I’ll also miss their simply yet grateful lifestyle. The men fish here everyday for their dinner – well, who wouldn’t if the beach was your front garden haha. And I’ll also miss walking past the locals selling their handmade jewellery outside their front door which would boast of a collection of turtle necklaces and bracelets carved from coconuts and shells gathered from the beach…just utterly beautiful keepsakes.
I will sincerley miss the people I have met. Without these projects, it does make me wonder what would happen to the wildlife? I guess turtles wouldn’t fare much of a chance.
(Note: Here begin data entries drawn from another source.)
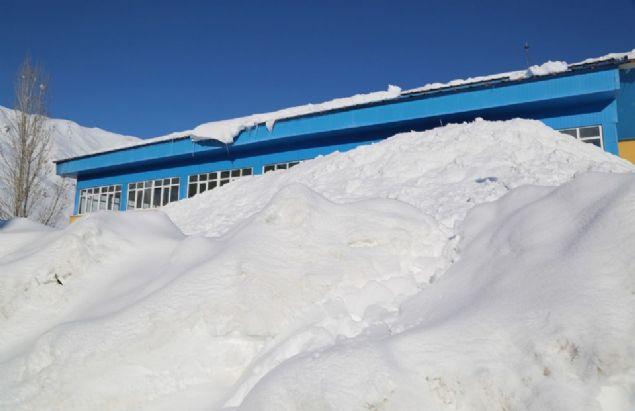 """Yoğun yağış ve soğuklardan şikayet eden Fatma Sayan ise, """"Bu yıl kış çok zor geçiyor. Üç metreye yakın kar yağdı. Soğuk olduğu için dışarı çıkamıyoruz"""" ifadelerini kullandı."""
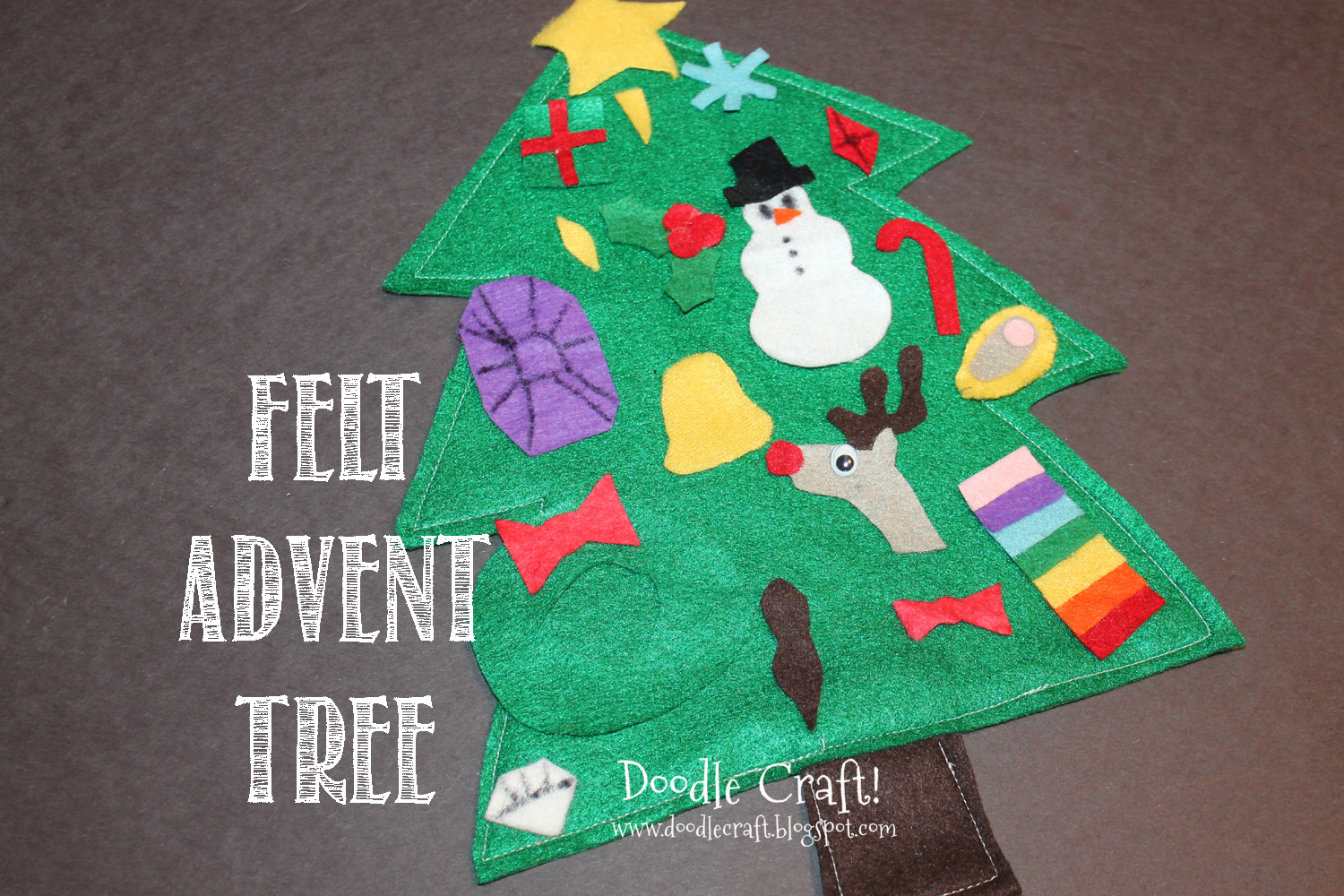 Doodle Craft...: Christmas in July: Felt Advent Calendar!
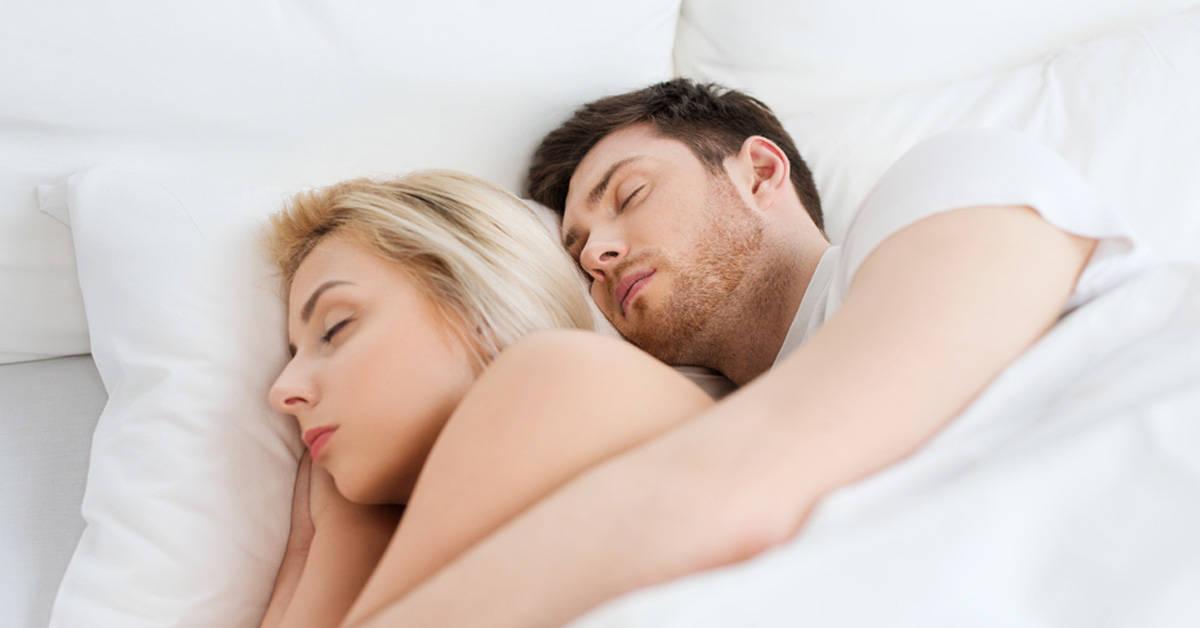 ¿Cuál es el significado de dormir en cucharita con tu pareja?
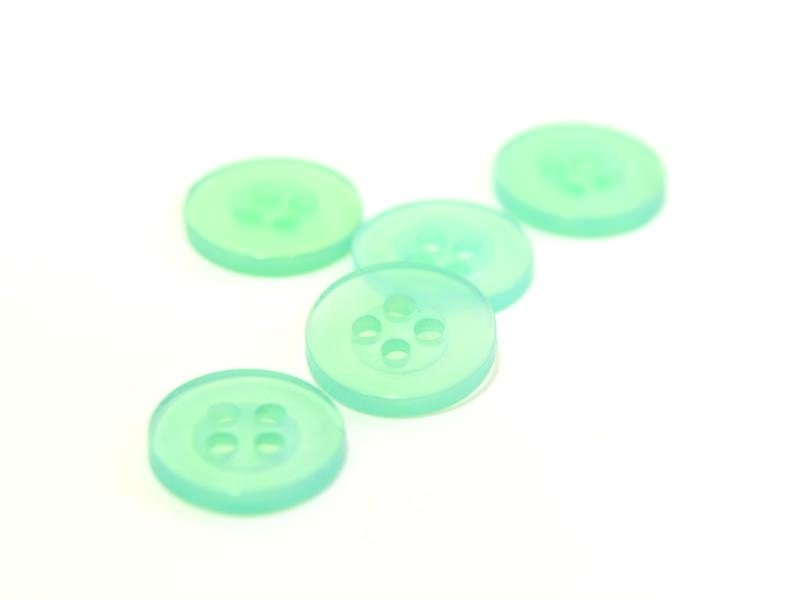 Pearlescent green plastic button (11 mm)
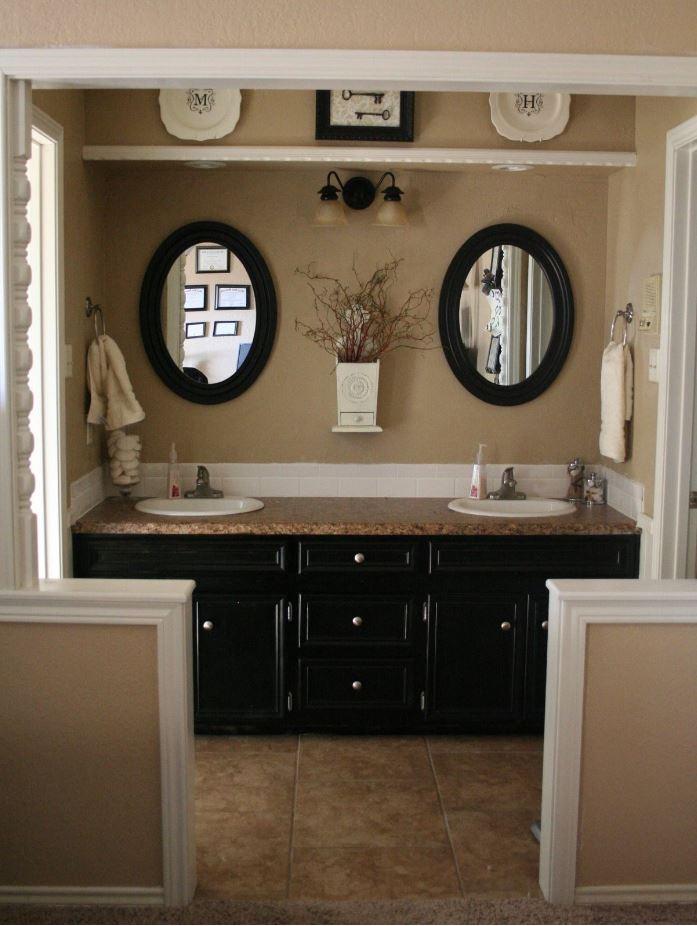 Salle de bain lin et noire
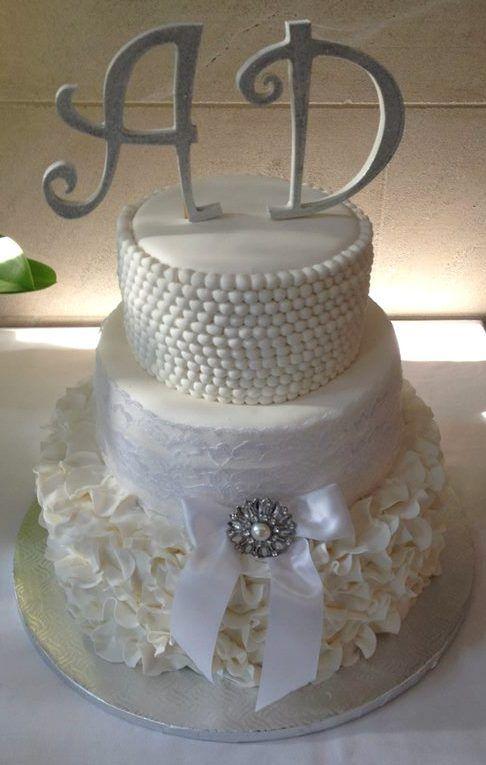 Gâteau vintage-chic, perles, broche et dentelle sont à l'honneur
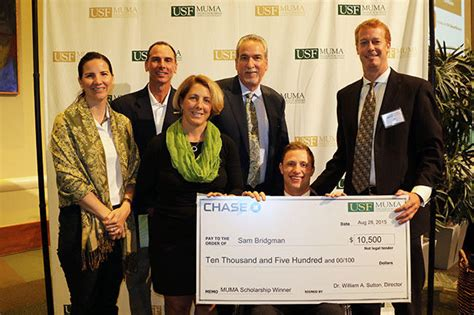 Usf Mba How Many Credits by Usf To Award More Than 6 000 Degrees Wusf News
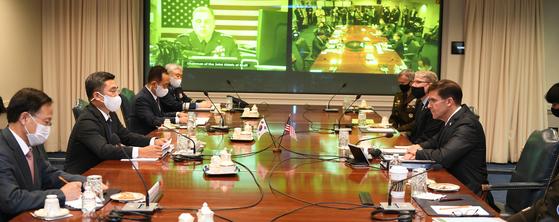 서욱 국방장관과 마크 에스퍼 미국 국방장관이 14일(현지시간) 미국 국방부 청사에서 제52차 한미안보협의회의(SCM)를 열고 있다. [국방부 제공]
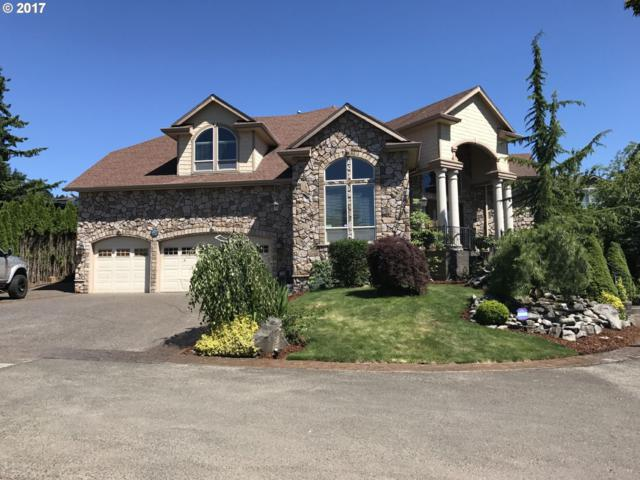9471 SE Chianti Ter, Happy Valley, OR 97086 (MLS #17087174) :: Matin Real Estate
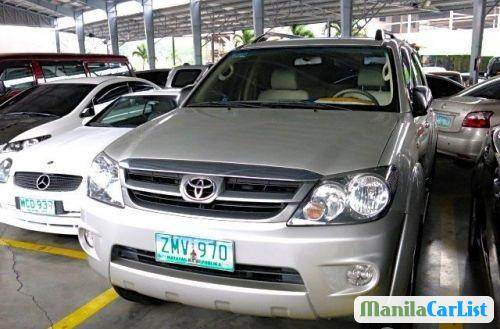 Pictures of Toyota Fortuner Automatic 2007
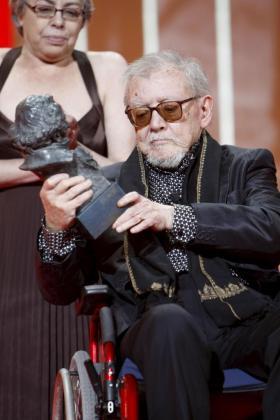 El cineasta Jesús Franco tras recibir el Goya de Honor durante la XXIII Gala de los Premios Goya en 2009.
Well, to be precise, with the help of the Research Assistants and volunteers, the success rate of the nests here are at 70%. If nests were left, stats show they have a 40% chance of making it naturally but that’s without adding in the poachers I guess.
The only thing I won’t miss are the mozzies, sand fleas and hundreds of beach crabs haha. I almost had my butt pinched by one of the giant crabs you know! I was minding my own and sitting on a tree on the beach one afternoon and felt something climb up and prod me…ARGHHH…I bolted upright and jumped straight out the way just as I saw the pincers abouts to clench! “Hahah, you missed me! Sucker!” I’d say, giving the crab the finger hehe.
The morning came for me to pack up and head out on the boat ride back to Bataan. And yep, the Manager was right…the boat was outside bang on time at 5am. On went all our backpacks and off we went for our hour long trip along the Pacuare River.
I couldn’t help feel a little choked up to be leaving this little piece of paradise but at the same time, I knew it was time for my next adventure.
We made it to the bus stop in time for the 6:30am bus to San Jose and guess what….the roads were clear and this bus was headed straight for the city…phew! No chopping and changing this time.
Arriving at San Jose around 11:30am we all grabbed something to eat and chatted as we were each waiting for our next buses/departures.
One by one, we all left until it was just me, myself and I once more. I was then overcome with a feeling of lonliness but I managed to focus on getting myself to my hotel where I could lay in a proper bed and rest up before heading to Monteverde to volunteer at the bugs centre! 😀
I feel utterly proud and so so blessed and grateful to have had this experience.
And what a wonderful world we live in.